TÂCHE 1 →
Répondez aux questions suivantes sur l'extrait, en marquant chaque réponse de la même lettre que sa question.
(a) Dans quelle ville se trouvait le club vidéo mentionné dans l'extrait ?
(b) Avec des collègues de quelle station de radio le voyage à New York a-t-il été fait ?
(c) Combien de ceintures étaient en jeu au Madison Square Garden ?

EXTRAIT →
════════

Georges St-Pierre m’a fait vivre de grandes émotions samedi soir au Madison Square Garden. Depuis que je suis chroniqueur sportif, les émotions face au sport ont laissé place à un esprit plus analytique et critique. Mais samedi, le fan de sport que je suis et que nous sommes tous, si vous lisez ces lignes, a explosé de joie! 

 

Je suis loin d’être un expert des arts martiaux mixtes, mais j’ai une passion depuis les premières cassettes VHS que j’ai regardées. Je les écoutais en boucle au club vidéo où je travaillais à Laval. Évidemment, un jour mon boss m’a surpris et trouvait ça un peu violent pour un commerce se voulant familial. Lorsque j’ai commencé à travailler à la défunte radio sportive CKAC Sports, je voulais parler de l’UFC. J’ai alors fait la première entrevue radiophonique de GSP à Montréal dans une émission de fin de semaine. Je me suis lié d’amitié avec l’arbitre Yves Lavigne qui m’apprenait beaucoup de choses sur la vie des combattants. Par la suite, il est devenu chroniqueur UFC pour moi et je lui parlais en direct des événements de l’UFC pour un modique cachet de zéro dollar! Il le faisait par passion pour le sport. Par la suite, j’ai fait la description de combats à RDS. Bref, vous voyez le topo? J’aime ça, mais je ne suis pas un expert! 

 

En attente d’être déçu 

 

En fin de semaine dernière, je me suis rendu à New York avec des collègues de radio Énergie 94,3 à Montréal et cinq personnes qui ont gagné le trip d’une vie à la radio. Allez voir le retour de GSP à New York au Madison Square Garden, et tout ça en jet privé. Eh bien jamais plus un concours ne sera aussi parfait! Trois ceintures étaient à l’enjeu et les trois ont changé de mains. Joanna Jedrzejczyk , la championne et favorite, s’est fait battre par K.-O. au 1er round. Autour de nous, la consternation se mêlait à l’enthousiasme car elle venait de perdre contre une Américaine!

 

Ensuite, les attentes étaient élevées pour le combat entre deux Américains : Cody Garbrandt, le champion et le favori de la foule, contre le vilain et le mal-aimé, T.J. Dillashaw. Ce dernier s’est montré arrogant et s’est donné en spectacle dès le 1er round avec son attitude condescendante, mais il y a ensuite eu une explosion de joie dans la foule à la fin du round lorsqu'il s’est fait ébranler avant d’être sauvé par la cloche. Garbrandt a débuté le deuxième round avec confiance et a nargué Dillashaw à son tour. Et puis, badaboum! Coup de pied à la tête du favori et le MSG a explosé! C’était indescriptible! Le bruit, les cris, les joies et les frustrations tous entremêlés!

════════

SECTION DES DONNÉES →
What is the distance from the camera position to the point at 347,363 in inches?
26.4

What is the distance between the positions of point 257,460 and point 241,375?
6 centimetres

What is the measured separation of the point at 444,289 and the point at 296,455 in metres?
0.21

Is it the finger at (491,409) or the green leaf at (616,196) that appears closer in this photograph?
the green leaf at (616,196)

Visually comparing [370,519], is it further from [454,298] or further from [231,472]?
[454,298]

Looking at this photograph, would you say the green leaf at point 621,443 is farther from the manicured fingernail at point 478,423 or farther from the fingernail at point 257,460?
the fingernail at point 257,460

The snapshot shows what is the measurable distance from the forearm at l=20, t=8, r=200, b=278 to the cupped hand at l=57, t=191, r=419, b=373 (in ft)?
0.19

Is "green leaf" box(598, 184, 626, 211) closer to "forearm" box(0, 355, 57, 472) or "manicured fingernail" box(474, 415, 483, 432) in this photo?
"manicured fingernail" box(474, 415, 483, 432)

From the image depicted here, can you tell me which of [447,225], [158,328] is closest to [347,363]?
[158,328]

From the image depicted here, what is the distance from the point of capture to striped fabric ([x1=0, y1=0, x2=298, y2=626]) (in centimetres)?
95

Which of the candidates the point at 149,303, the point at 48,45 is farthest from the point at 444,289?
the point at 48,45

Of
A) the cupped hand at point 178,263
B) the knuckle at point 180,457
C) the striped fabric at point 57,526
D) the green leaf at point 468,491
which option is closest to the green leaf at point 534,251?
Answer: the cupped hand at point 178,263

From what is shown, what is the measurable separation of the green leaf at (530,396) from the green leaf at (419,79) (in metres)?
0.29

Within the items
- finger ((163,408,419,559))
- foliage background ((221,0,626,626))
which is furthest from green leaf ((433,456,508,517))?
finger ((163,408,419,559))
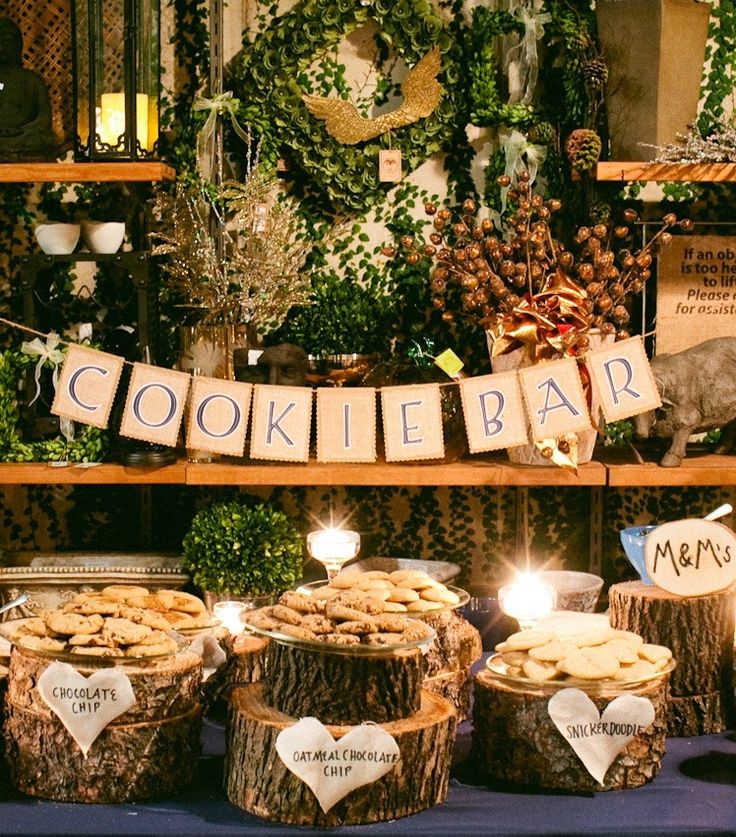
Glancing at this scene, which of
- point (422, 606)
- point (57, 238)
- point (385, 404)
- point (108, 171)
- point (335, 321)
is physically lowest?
point (422, 606)

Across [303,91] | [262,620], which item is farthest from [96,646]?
[303,91]

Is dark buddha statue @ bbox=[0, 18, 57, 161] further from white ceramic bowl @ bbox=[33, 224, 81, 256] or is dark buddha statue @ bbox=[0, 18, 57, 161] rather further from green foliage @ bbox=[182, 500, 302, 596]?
green foliage @ bbox=[182, 500, 302, 596]

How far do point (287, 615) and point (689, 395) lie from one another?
126 centimetres

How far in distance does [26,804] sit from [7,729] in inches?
5.7

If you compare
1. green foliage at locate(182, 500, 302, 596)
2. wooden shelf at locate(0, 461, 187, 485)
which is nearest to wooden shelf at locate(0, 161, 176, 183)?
wooden shelf at locate(0, 461, 187, 485)

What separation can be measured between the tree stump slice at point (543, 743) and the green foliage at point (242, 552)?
0.82 meters

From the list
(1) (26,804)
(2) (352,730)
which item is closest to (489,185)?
(2) (352,730)

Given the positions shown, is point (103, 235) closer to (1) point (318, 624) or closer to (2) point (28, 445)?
(2) point (28, 445)

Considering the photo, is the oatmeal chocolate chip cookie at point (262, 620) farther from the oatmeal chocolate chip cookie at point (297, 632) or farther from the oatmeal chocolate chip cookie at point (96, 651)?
the oatmeal chocolate chip cookie at point (96, 651)

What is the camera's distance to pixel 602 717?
2.10 metres

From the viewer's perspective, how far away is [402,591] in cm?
233

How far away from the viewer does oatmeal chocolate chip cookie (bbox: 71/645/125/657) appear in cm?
208

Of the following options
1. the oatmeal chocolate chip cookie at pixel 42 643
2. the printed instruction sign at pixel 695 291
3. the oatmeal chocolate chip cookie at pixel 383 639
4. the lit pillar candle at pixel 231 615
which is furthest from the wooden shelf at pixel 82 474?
the printed instruction sign at pixel 695 291

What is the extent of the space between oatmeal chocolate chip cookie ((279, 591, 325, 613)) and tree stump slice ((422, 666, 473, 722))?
1.08 feet
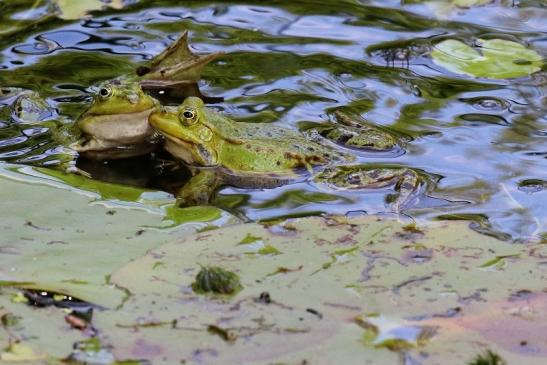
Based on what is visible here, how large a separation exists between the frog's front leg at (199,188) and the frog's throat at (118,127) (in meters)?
0.42

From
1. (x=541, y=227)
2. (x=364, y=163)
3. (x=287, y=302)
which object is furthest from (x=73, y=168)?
(x=541, y=227)

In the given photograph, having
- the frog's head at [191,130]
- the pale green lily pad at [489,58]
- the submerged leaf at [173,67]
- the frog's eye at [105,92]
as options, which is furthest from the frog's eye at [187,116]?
the pale green lily pad at [489,58]

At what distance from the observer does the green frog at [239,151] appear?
4762 mm

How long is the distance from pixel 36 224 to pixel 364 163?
183 cm

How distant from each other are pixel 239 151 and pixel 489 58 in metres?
2.09

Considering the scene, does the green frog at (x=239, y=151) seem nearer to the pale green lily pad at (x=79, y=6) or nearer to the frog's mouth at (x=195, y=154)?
the frog's mouth at (x=195, y=154)

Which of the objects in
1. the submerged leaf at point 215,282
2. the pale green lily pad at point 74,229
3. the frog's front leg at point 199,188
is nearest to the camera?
the submerged leaf at point 215,282

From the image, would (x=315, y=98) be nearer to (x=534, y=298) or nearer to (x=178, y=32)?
(x=178, y=32)

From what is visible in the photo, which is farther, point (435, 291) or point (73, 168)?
point (73, 168)

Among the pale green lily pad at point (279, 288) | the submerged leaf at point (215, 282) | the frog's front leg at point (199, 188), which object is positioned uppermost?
the submerged leaf at point (215, 282)

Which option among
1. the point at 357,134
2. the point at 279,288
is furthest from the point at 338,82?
the point at 279,288

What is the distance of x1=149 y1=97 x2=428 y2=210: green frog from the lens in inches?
187

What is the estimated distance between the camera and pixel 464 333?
120 inches

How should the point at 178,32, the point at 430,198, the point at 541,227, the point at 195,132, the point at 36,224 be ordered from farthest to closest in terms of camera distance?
the point at 178,32 → the point at 195,132 → the point at 430,198 → the point at 541,227 → the point at 36,224
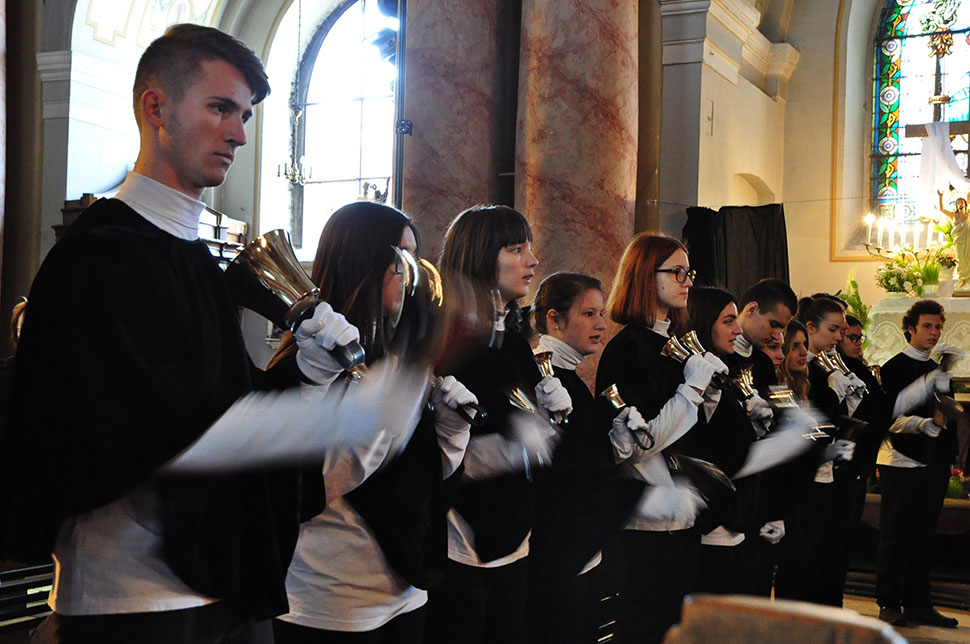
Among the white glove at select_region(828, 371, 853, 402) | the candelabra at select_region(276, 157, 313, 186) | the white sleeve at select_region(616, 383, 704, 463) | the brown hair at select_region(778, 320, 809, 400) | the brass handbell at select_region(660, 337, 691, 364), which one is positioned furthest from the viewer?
the candelabra at select_region(276, 157, 313, 186)

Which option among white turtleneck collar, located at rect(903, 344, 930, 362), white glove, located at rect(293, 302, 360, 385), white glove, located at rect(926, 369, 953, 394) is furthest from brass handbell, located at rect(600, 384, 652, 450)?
white turtleneck collar, located at rect(903, 344, 930, 362)

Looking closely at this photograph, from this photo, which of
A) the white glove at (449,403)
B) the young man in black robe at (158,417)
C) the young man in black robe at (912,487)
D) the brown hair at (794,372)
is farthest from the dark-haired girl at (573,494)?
the young man in black robe at (912,487)

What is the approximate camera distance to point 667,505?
3.51 meters

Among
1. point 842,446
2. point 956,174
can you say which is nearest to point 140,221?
point 842,446

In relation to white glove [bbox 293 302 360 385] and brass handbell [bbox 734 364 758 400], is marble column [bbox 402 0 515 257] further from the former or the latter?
white glove [bbox 293 302 360 385]

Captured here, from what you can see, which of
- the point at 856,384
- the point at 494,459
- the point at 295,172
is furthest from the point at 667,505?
the point at 295,172

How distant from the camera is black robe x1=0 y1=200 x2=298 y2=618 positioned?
5.02 ft

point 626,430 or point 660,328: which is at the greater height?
point 660,328

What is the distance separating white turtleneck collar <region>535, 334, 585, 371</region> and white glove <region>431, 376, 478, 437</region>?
886 mm

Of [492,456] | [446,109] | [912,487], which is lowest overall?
[912,487]

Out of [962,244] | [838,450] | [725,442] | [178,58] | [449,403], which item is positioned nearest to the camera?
[178,58]

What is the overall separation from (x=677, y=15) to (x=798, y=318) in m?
4.59

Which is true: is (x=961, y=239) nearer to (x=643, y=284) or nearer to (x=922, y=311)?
(x=922, y=311)

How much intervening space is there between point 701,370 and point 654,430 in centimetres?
25
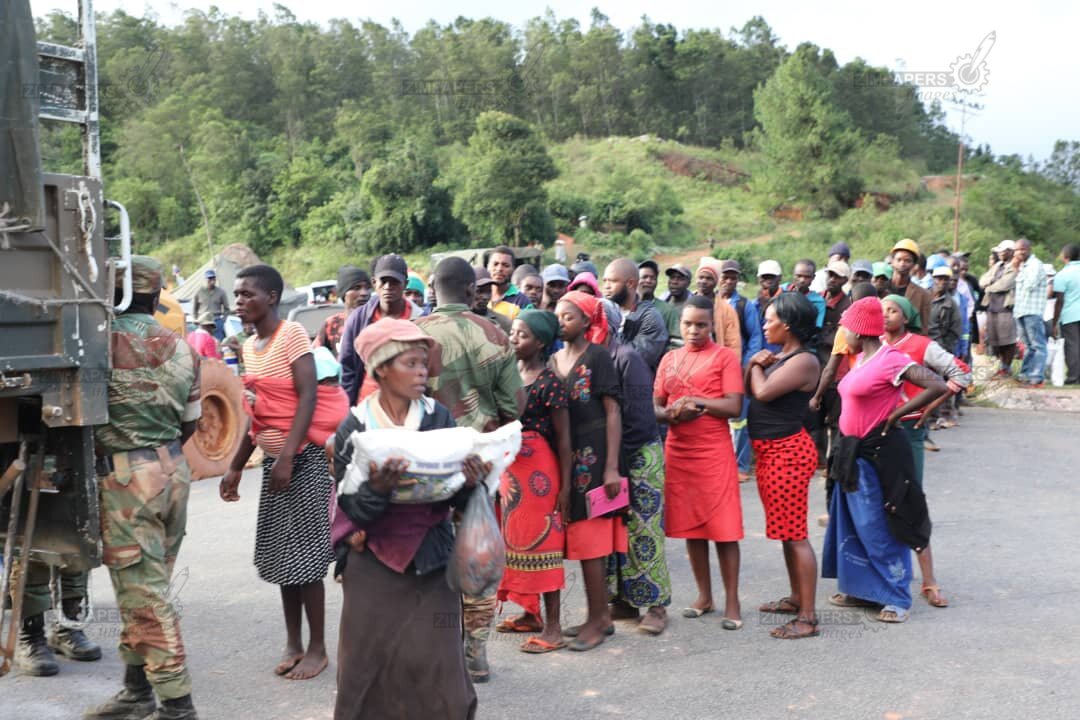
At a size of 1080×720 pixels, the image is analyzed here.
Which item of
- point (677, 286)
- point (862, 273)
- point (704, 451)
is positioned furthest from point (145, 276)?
point (862, 273)

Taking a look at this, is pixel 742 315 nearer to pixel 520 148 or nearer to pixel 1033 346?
pixel 1033 346

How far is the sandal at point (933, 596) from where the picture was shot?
18.2ft

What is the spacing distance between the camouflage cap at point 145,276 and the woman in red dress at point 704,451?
260cm

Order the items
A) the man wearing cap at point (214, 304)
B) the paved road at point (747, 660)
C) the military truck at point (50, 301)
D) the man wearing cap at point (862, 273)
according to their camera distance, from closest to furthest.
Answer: the military truck at point (50, 301) < the paved road at point (747, 660) < the man wearing cap at point (862, 273) < the man wearing cap at point (214, 304)

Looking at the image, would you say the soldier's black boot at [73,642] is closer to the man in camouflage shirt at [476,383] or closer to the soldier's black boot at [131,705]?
the soldier's black boot at [131,705]

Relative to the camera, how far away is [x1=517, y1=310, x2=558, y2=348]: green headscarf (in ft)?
16.3

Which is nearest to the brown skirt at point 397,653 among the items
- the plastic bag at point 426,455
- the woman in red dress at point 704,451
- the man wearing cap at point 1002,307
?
the plastic bag at point 426,455

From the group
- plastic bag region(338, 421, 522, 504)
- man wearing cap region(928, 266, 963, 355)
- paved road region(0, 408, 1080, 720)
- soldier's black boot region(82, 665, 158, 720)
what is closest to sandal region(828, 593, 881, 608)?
paved road region(0, 408, 1080, 720)

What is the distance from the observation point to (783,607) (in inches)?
216

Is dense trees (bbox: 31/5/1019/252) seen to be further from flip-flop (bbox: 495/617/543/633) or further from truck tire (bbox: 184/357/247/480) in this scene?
flip-flop (bbox: 495/617/543/633)

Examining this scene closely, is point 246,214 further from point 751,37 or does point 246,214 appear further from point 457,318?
point 751,37

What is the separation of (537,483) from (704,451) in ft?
3.12

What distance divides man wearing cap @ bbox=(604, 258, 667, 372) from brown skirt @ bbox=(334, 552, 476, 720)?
4.17 m

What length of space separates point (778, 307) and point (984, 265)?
31.0 metres
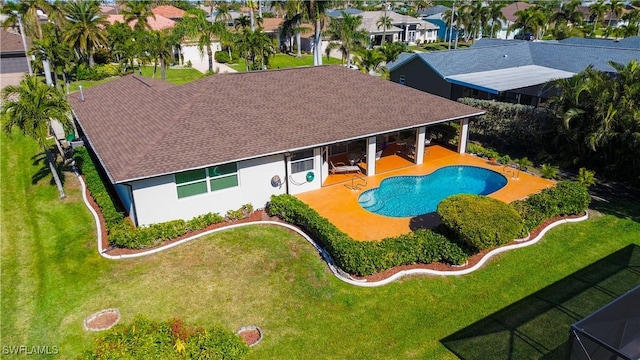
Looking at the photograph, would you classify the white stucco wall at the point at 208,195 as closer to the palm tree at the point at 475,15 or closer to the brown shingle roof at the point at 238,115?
the brown shingle roof at the point at 238,115

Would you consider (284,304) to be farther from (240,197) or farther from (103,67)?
(103,67)

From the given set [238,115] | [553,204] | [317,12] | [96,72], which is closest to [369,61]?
[317,12]

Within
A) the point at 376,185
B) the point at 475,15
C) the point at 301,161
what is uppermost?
the point at 475,15

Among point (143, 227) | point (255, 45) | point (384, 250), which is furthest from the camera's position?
point (255, 45)

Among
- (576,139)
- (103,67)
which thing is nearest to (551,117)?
(576,139)

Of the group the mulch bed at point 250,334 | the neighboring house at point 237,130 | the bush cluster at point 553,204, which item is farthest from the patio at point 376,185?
the mulch bed at point 250,334

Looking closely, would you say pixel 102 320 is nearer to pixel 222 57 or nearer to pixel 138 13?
pixel 222 57
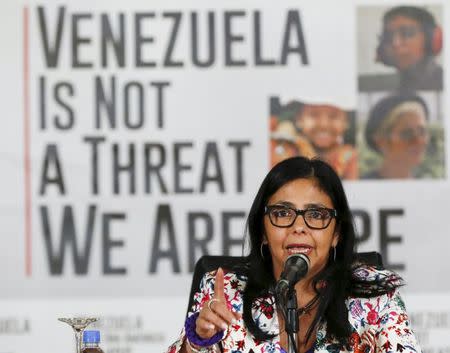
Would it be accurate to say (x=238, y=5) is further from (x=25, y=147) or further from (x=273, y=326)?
(x=273, y=326)

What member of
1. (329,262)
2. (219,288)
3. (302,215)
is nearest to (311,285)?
(329,262)

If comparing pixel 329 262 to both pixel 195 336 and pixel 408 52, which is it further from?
pixel 408 52

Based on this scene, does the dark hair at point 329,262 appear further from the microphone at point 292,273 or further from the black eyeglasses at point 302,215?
the microphone at point 292,273

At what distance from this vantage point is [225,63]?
16.2 ft

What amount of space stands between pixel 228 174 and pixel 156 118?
1.19 ft

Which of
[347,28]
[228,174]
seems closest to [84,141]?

════════

TÂCHE 2 → Présentez sous forme de liste numérotée les lignes des entrées, en commençant à la ligne qui contient "The snapshot shows" et en vous arrêtant après celle qui contient "0.82 meters". Laissez de côté les lignes vides et n'incluez pas les images dans la réponse.

RÉPONSE COMPLÈTE 1 →
(a) À Laval.
(b) Énergie 94,3, à Montréal.
(c) Trois ceintures.

RÉPONSE COMPLÈTE 2 →
1. The snapshot shows what is the measurable distance from the forearm at l=20, t=8, r=200, b=278 to the cupped hand at l=57, t=191, r=419, b=373 (in ft)?
2. 0.19
3. Is "green leaf" box(598, 184, 626, 211) closer to "forearm" box(0, 355, 57, 472) or "manicured fingernail" box(474, 415, 483, 432) in this photo?
4. "manicured fingernail" box(474, 415, 483, 432)
5. From the image depicted here, can you tell me which of [447,225], [158,328] is closest to [347,363]?
6. [158,328]
7. From the image depicted here, what is the distance from the point of capture to striped fabric ([x1=0, y1=0, x2=298, y2=626]) (in centimetres)?
8. 95
9. Which of the candidates the point at 149,303, the point at 48,45 is farthest from the point at 444,289?
10. the point at 48,45
11. Of
12. A) the cupped hand at point 178,263
13. B) the knuckle at point 180,457
14. C) the striped fabric at point 57,526
15. D) the green leaf at point 468,491
16. which option is closest to the green leaf at point 534,251?
17. Answer: the cupped hand at point 178,263
18. From what is shown, what is the measurable separation of the green leaf at (530,396) from the green leaf at (419,79) (in metres)?
19. 0.29
20. Within the items
21. - finger ((163,408,419,559))
22. - foliage background ((221,0,626,626))
23. which is furthest from green leaf ((433,456,508,517))?
24. finger ((163,408,419,559))
25. Glancing at this scene, which of
26. - point (422, 606)
27. - point (57, 238)
28. - point (385, 404)
29. - point (108, 171)
30. - point (335, 321)
31. is physically lowest?
32. point (422, 606)
33. Across [303,91] | [262,620], which item is farthest from [96,646]?
34. [303,91]
35. Is dark buddha statue @ bbox=[0, 18, 57, 161] further from white ceramic bowl @ bbox=[33, 224, 81, 256] or is dark buddha statue @ bbox=[0, 18, 57, 161] rather further from green foliage @ bbox=[182, 500, 302, 596]?
36. green foliage @ bbox=[182, 500, 302, 596]
37. How far do point (287, 615) and point (689, 395) lie from one another?
38. 126 centimetres
39. How far in distance does [26,804] sit from [7,729] in inches?
40. 5.7
41. If you compare
42. 1. green foliage at locate(182, 500, 302, 596)
43. 2. wooden shelf at locate(0, 461, 187, 485)
44. which is nearest to wooden shelf at locate(0, 161, 176, 183)?
45. wooden shelf at locate(0, 461, 187, 485)
46. What separation can be measured between the tree stump slice at point (543, 743) and the green foliage at point (242, 552)?
47. 0.82 meters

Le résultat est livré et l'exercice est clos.